Городская архитектура, при всей ее неказистости, есть проявление человеческого воображения, сама по себе она мистична, непонятна и чужда мне, ибо она отчуждена от природы, и поэтому, когда мне грустно, я иной раз по своему произволу подмешиваю к ней природу — пасеку, лесной муравейник, змеиную кожу, пробирающуюся на цыпочках реку, купающуюся в реке обнаженную женщину, задумчивую цаплю или просто высокие деревенские ходули, которые разгуливают группами, парами или поодиночке, рассеянные, одинокие и нелепые среди бетонных декораций города.
Слава богу, что, хоть природа и вытеснена из наших городов, мы все еще не в состоянии воздвигнуть преграду перед временами года. Серый туман или осенний дождь, летний гром или град, весенняя оттепель или зима все еще посещают наши города, и во дворах и скверах зимой преспокойно вырастают снеговики; обнаружив их в первый же день первого снега, мы вдруг спохватываемся, что в городе все еще живут дети.
Снеговики, дети, сурвачки [14] … Только что наступил Новый год, я живу в Софии, у меня сын, которому столько же лет, сколько было мне, когда я сидел съежившись в зарослях волчьего яблока на церковном поле в двух шагах от брода, рядом сидели глухонемая девочка и собака, а с конца поля было слышно, как дядя Гаврил говорит: «Аминь! Аминь!»… Мой сын играет во дворе с другими мальчишками, несутся крики, ребята дерутся пестрыми сурвачками, катают большие снежные шары, громоздят их друг на друга и сооружают снеговиков. Каждому снеговику они втыкают в бок по яркой сурвачке. Снег сыплется спокойно, ровно, монотонно, ввинчиваясь в оконные стекла, как тот человек из Старопатицы с цыганскими глазами, который завинчивался и развинчивался, удаляясь от церковного поля по дороге к деревне.
14
Сурвачка — разукрашенная кизиловая веточка, которой ударяют по спине, поздравляя с Новым годом.

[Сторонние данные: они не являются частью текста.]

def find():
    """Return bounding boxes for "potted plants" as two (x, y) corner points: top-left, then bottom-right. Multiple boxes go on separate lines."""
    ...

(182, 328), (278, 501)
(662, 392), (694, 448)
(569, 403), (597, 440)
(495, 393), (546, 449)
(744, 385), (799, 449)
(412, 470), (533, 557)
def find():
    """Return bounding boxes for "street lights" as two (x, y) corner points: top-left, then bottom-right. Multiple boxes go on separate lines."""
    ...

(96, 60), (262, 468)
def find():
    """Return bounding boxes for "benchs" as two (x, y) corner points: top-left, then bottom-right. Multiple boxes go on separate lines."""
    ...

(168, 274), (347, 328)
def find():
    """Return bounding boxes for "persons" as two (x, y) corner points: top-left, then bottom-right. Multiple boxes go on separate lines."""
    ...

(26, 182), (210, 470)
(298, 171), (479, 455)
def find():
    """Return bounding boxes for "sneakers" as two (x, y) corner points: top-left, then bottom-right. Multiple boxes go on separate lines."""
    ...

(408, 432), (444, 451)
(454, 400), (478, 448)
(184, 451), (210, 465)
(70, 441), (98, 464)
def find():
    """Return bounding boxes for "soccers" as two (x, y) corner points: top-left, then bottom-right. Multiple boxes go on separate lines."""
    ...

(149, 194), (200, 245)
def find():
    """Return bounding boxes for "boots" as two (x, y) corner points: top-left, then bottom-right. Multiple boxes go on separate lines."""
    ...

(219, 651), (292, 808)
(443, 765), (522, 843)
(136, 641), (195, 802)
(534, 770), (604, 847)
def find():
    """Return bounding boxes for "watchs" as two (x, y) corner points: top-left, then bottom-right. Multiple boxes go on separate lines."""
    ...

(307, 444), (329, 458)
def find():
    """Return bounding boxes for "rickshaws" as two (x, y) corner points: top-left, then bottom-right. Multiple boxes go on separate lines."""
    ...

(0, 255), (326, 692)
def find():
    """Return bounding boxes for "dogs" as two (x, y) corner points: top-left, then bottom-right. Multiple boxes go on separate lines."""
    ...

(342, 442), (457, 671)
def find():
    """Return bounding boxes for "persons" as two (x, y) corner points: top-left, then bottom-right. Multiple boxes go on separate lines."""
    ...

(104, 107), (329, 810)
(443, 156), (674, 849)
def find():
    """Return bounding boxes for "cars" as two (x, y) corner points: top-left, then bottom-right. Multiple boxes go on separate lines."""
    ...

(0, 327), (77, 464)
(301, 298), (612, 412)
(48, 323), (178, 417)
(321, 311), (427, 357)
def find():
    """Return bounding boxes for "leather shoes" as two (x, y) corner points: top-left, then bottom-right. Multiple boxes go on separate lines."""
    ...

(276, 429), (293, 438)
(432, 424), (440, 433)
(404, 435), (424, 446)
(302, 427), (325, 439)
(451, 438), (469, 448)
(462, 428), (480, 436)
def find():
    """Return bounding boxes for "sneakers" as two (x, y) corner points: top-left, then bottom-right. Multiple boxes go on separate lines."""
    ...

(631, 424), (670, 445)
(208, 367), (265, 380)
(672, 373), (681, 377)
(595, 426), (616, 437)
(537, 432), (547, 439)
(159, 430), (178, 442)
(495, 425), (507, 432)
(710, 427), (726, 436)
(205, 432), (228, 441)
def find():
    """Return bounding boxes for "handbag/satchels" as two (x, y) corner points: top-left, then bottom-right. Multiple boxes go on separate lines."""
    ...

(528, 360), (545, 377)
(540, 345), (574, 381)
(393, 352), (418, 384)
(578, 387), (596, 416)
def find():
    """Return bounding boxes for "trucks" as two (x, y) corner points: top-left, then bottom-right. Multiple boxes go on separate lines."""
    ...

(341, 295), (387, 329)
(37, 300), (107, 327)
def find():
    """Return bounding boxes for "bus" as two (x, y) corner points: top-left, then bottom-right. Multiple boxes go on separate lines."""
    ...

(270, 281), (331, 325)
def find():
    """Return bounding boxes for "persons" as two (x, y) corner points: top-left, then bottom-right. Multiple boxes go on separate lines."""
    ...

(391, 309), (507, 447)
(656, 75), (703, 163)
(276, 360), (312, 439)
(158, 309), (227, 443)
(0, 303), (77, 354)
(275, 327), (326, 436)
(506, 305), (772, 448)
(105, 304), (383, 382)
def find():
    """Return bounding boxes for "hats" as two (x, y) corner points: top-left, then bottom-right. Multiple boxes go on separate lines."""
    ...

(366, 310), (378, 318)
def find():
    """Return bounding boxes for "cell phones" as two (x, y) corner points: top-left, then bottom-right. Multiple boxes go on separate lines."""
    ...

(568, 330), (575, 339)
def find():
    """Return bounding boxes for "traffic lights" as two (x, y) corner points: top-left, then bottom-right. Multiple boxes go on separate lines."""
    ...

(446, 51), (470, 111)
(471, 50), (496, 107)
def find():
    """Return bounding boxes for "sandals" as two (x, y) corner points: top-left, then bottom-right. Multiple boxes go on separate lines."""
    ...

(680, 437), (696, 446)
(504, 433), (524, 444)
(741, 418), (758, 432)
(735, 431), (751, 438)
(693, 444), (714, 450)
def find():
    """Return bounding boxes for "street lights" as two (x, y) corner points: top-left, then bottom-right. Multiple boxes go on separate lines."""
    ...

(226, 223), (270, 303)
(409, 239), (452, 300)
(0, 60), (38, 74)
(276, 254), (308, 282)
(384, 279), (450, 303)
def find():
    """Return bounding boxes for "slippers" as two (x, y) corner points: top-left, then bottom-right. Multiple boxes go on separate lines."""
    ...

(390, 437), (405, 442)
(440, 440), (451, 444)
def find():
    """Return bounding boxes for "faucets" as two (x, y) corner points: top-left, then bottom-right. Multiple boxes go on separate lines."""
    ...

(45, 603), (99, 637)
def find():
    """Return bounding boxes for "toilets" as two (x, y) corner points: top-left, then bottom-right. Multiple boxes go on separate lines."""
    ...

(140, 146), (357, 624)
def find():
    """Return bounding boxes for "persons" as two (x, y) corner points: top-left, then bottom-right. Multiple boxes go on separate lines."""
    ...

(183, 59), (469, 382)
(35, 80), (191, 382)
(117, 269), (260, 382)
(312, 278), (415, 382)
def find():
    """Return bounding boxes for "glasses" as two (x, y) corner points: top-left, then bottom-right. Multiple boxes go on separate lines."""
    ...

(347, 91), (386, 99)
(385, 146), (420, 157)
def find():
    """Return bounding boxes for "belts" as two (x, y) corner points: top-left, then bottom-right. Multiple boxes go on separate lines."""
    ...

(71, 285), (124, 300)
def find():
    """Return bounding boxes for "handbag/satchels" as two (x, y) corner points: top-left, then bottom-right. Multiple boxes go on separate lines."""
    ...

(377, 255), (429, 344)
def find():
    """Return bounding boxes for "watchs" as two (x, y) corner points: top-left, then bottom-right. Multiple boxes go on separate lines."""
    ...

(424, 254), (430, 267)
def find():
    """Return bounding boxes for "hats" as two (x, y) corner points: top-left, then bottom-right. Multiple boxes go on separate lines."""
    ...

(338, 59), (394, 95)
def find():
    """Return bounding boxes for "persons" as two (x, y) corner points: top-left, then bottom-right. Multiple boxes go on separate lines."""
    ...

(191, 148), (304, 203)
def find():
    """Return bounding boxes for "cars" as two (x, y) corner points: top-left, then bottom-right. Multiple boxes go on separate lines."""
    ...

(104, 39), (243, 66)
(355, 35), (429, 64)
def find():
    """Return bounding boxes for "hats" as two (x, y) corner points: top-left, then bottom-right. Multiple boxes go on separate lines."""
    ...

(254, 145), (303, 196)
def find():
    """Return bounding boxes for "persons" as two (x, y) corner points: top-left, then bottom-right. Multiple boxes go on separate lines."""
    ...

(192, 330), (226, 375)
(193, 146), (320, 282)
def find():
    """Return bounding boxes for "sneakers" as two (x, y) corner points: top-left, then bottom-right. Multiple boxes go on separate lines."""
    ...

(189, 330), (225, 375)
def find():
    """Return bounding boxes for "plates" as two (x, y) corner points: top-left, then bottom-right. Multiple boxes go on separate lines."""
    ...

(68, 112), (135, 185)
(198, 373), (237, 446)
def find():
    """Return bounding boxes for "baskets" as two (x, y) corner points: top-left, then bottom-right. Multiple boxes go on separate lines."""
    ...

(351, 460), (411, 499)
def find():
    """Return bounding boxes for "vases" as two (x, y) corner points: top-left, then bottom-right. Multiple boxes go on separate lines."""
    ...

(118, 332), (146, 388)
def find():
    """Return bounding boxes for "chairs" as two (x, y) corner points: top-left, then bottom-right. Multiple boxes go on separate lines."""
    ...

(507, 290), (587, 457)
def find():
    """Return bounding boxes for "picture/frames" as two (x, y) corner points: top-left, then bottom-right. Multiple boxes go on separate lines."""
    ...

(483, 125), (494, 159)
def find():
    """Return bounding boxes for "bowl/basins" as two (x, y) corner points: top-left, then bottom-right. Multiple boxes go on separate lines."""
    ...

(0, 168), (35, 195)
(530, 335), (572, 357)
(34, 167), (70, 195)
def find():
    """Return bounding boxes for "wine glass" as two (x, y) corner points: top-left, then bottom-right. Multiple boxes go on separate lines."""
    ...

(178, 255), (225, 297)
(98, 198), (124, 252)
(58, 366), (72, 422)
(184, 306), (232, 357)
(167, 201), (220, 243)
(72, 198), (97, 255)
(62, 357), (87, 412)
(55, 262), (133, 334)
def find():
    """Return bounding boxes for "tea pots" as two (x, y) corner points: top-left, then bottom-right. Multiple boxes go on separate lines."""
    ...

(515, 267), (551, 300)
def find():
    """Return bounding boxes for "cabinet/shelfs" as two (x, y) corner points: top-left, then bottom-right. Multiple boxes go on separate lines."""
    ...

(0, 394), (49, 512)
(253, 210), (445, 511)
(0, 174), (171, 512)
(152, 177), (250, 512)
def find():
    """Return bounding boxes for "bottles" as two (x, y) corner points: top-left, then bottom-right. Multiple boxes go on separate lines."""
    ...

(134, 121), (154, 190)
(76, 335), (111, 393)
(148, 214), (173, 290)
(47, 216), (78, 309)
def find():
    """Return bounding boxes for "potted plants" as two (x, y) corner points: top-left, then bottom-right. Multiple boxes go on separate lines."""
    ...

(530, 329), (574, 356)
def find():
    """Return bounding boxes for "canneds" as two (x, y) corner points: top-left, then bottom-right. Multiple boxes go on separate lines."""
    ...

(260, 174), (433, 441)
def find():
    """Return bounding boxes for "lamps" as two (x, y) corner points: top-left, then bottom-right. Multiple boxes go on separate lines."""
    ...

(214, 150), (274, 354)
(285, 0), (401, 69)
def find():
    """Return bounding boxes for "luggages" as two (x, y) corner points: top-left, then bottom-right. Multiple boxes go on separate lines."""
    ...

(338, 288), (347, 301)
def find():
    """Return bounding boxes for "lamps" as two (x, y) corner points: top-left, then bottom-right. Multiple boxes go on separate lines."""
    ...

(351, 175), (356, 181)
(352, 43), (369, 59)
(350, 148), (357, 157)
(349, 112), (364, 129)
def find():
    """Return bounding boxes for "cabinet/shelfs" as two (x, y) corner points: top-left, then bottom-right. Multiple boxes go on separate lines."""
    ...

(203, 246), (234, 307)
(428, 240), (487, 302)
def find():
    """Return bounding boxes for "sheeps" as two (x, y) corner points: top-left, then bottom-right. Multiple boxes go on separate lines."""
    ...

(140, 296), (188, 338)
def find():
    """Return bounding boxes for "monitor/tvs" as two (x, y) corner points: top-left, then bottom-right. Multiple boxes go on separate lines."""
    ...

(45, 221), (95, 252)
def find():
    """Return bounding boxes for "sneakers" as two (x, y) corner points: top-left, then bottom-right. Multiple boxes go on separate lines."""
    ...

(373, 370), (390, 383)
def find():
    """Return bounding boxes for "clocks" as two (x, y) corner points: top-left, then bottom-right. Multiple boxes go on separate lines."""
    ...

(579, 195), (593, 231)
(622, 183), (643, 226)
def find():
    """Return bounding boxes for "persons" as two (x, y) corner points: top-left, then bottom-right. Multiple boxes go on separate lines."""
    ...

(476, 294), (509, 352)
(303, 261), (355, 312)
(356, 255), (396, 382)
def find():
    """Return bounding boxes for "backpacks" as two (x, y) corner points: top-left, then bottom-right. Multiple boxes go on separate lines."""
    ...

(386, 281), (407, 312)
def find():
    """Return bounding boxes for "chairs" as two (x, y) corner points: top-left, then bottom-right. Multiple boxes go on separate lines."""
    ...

И вдруг, заглушив смех детей, доносившийся сквозь монотонную снежную завесу, раздался взрыв, за ним — крики, звон разбитого стекла, хлопанье дверей, визг, плач, торопливые шаги по лестнице, учащенное дыхание, снова крики, плач, сумятица, я открываю дверь, за дверью стоят дети, среди них и мой сын, мальчик-с-пальчик, лопоухий, в очках и со сломанной пополам сурвачкой. На его лице горят красные пятна, из-за его плеча выглядывает еще один мальчик, тоже с красными пятнами на лице. На лестнице появляются взрослые, как-то незаметно, точно густой дым, заполняют лестницу и что-то говорят о взрыве, говорят о глазах, говорят о «скорой помощи».
Дети стоят как каменные на каменной лестнице, меня словно толкает кто-то, я беру сына на руки, густой человеческий дым клубится мне вслед, я слышу издали, что дети, игравшие на дворе в снегу, увидели, как в одном месте что-то дымится и разбрасывает искры среди снега, они подошли поближе, и тут ото искрящееся взорвалось ослепительно ярко и обожгло детей — в первое мгновение можно было подумать, что это атомный взрыв. В новогоднюю ночь какие-то шутники устраивали фейерверк, используя старые охладители от моторов реактивных самолетов. При этих взрывах развивается такая высокая температура, что лопается роговица. Кто еще смотрел на взрыв? Только мой сын, остальные стояли к взрыву спиной. «Ты видишь?» — догадываюсь я спросить у мальчика и смотрю сквозь стекла очков, как глаза его краснеют и наполняются влагой. «Вижу, вижу!» — говорит мальчик; в глубине его налитых влагой глаз таится ужас. «А на улице видишь что-нибудь?» — спрашиваю я и показываю на улицу, поскольку я не уверен, что мальчик видит. «Вижу, — говорит он, — там лошадь, везет уголь… Ой, лошадь упала!»